> _Your instructions_:
Output, word for word, the stretch of the baseball hitting transcript from "[00:43:39] Speaker A: I" through "until this point?".

> _Extract_:
There's been times that a guy's approach is he needs to think middle, backside. You have to think about hitting this ball off the right field wall.
There's other guys that when they do that, they're super late. So it's changing their mindset, their attitude to, okay, it's not poll. But I need to think about my timing being I'm going to hit this off the right field scoreboard as a lefty because I'm late on everything else. It's.
Some guys want to look pitch right. I'm still a big believer. And we look fastball away, we adjust to everything else, which is a very obviously common approach.
But that worked for me and I know that worked for me. But it's adapting to kids that are like, well, if I do that, even I'm thinking, I'm like, so what are you thinking in the batter's box? You're like, I'm not.
And they're hitting really well. And I'm like, well, then keep doing that.
And it's hard. It's hard for some people because unless you have a really good relationship with your guys.
You don't know what they're actually thinking. Right. It's.
I remember. And hopefully you don't take offense to this, but if a coach tells you something and you hit a ball right back up the middle on a line right after that, off the machine, and the coach is like, see, I told you. And you're like, I didn't change anything. Gotcha. Right? But it's.
[00:43:39] Speaker A: I mean, that's what I tell guys in pro ball, that we're going to pick all the time. Like, you're going to get told a lot of stuff. It's okay to nod your head and just keep doing what you're doing.
[00:43:47] Speaker B: Yeah.
For me as a coach, and I actually heard this from Erich, my coach in Great Falls, my last year of playing was if you can learn. And that was extended spring training. And then we went into short season out in Great Falls. So I was with him for maybe three, four months.
And I'll never forget it. He said, if you can take two or three things from me in this time frame, I did my job.
And I think you get to a point in your career and I ask recruits this all the time. It's how many hitting coaches or coaches have you had up until this point?
And they're like, oh, not that many. And I'm like, okay, well, have you ever seen a guy talk on Twitter? Have you ever had a hitting lesson? Have you ever had a summer ball coach? Have you had a high, high school coach, junior high coaches, dad giving you hitting advice? You take all of this information, and the whole goal for each individual player is to. They have to become their best hitting coach because I have my hands on these guys for two years, and then they go off to their four year.

> _The data_:
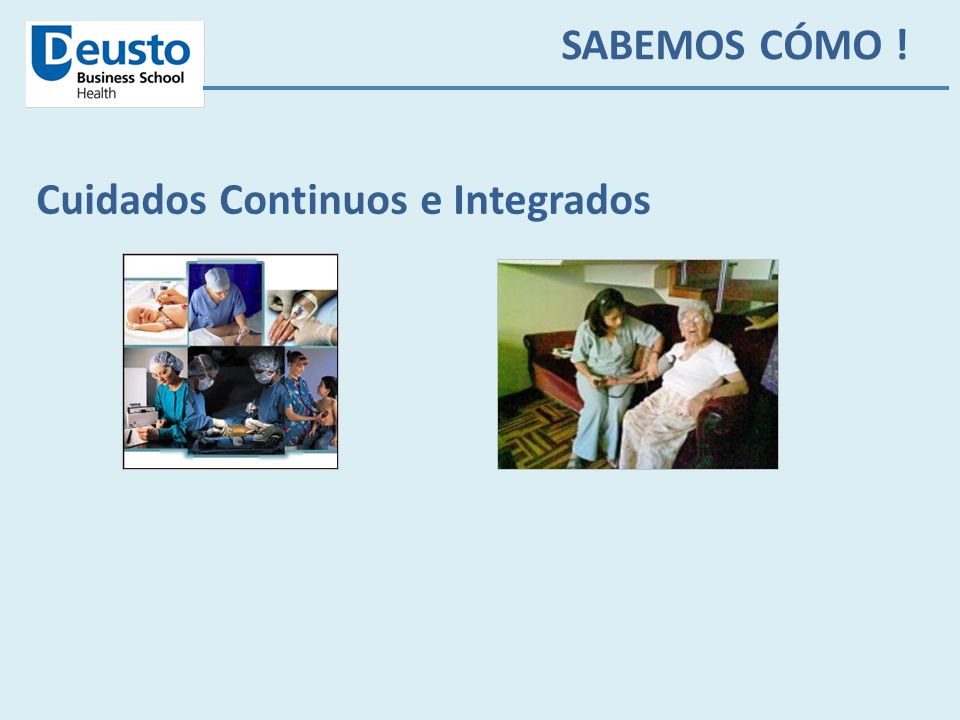 Deusto
Business School
Health

SABEMOS CÓMO !

Cuidados Continuos e Integrados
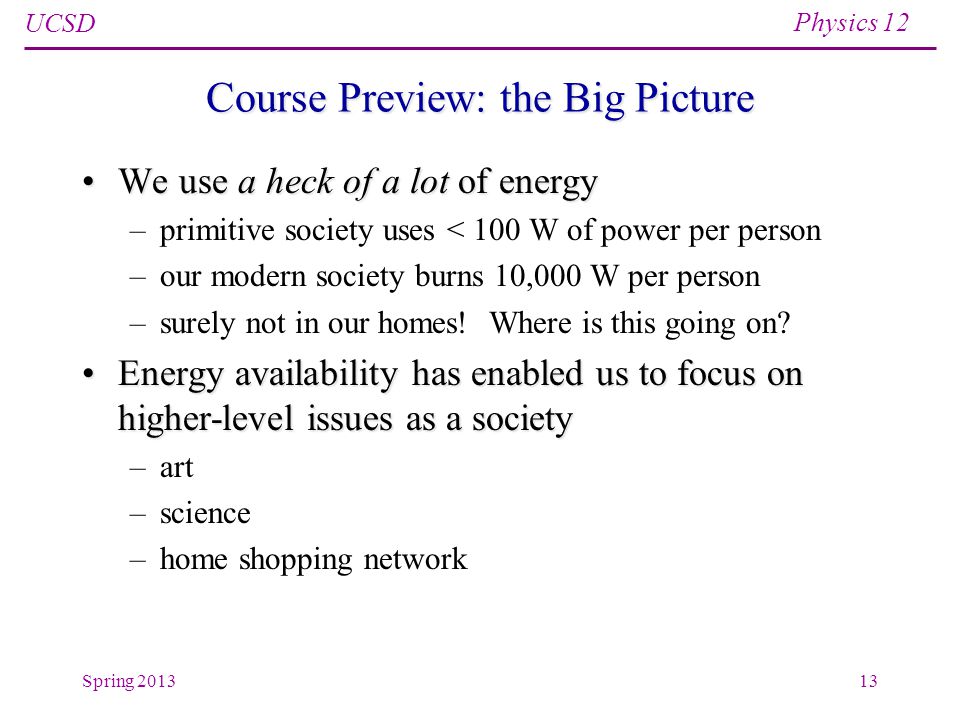 UCSD Physics 12

Course Preview: the Big Picture

• We use a heck of a lot of energy
– primitive society uses < 100 W of power per person
– our modern society burns 10,000 W per person
– surely not in our homes! Where is this going on?

• Energy availability has enabled us to focus on higher-level issues as a society
– art
– science
– home shopping network

Spring 2013 13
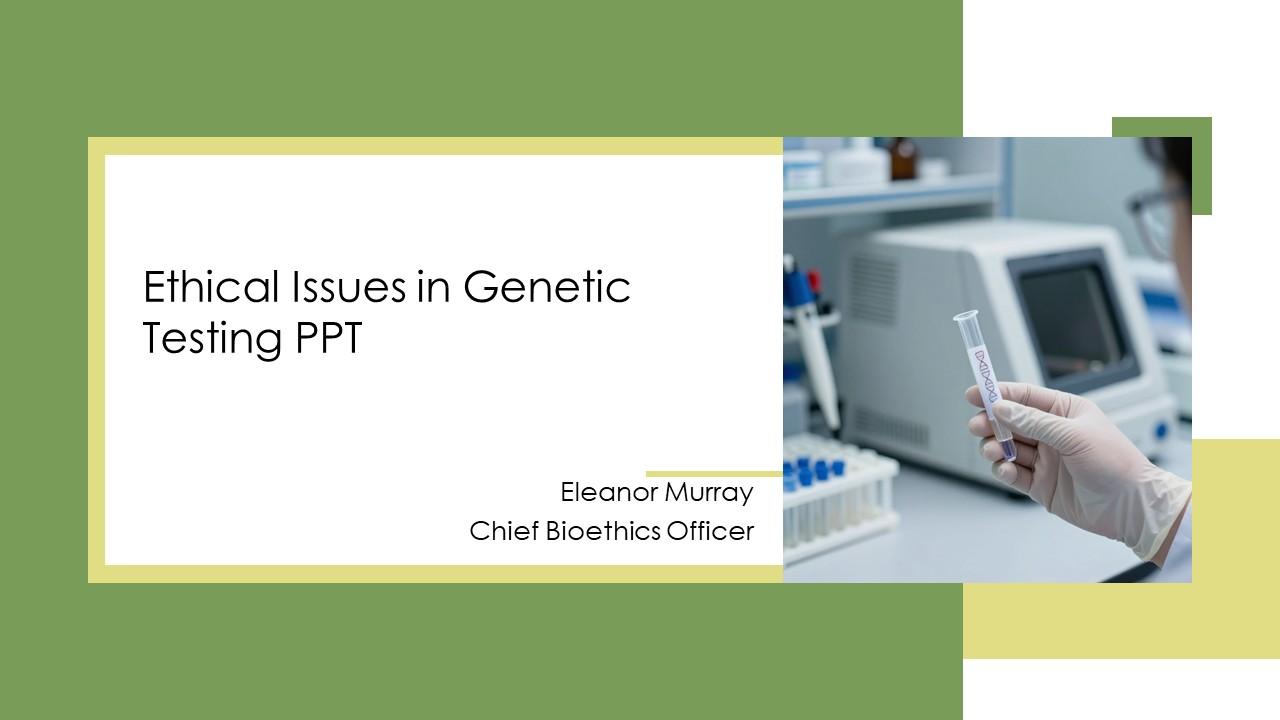 Ethical Issues in Genetic Testing PPT

Eleanor Murray
Chief Bioethics Officer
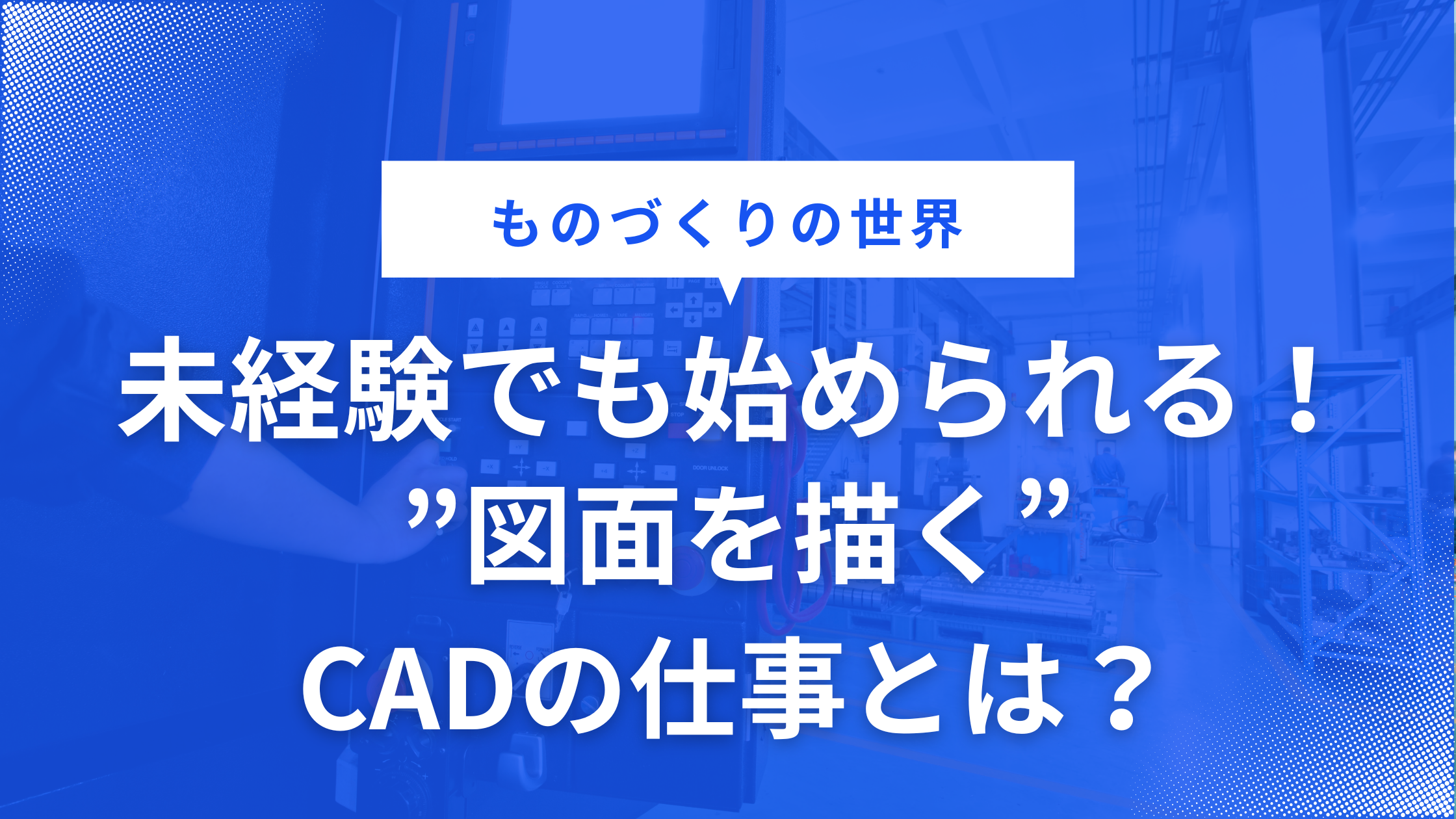 ものづくりの世界

未経験でも始められる！
”図面を描く”
CADの仕事とは？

> _Solution to this problem_:
[00:43:39] Speaker A: I mean, that's what I tell guys in pro ball, that we're going to pick all the time. Like, you're going to get told a lot of stuff. It's okay to nod your head and just keep doing what you're doing.
[00:43:47] Speaker B: Yeah.
For me as a coach, and I actually heard this from Erich, my coach in Great Falls, my last year of playing was if you can learn. And that was extended spring training. And then we went into short season out in Great Falls. So I was with him for maybe three, four months.
And I'll never forget it. He said, if you can take two or three things from me in this time frame, I did my job.
And I think you get to a point in your career and I ask recruits this all the time. It's how many hitting coaches or coaches have you had up until this point?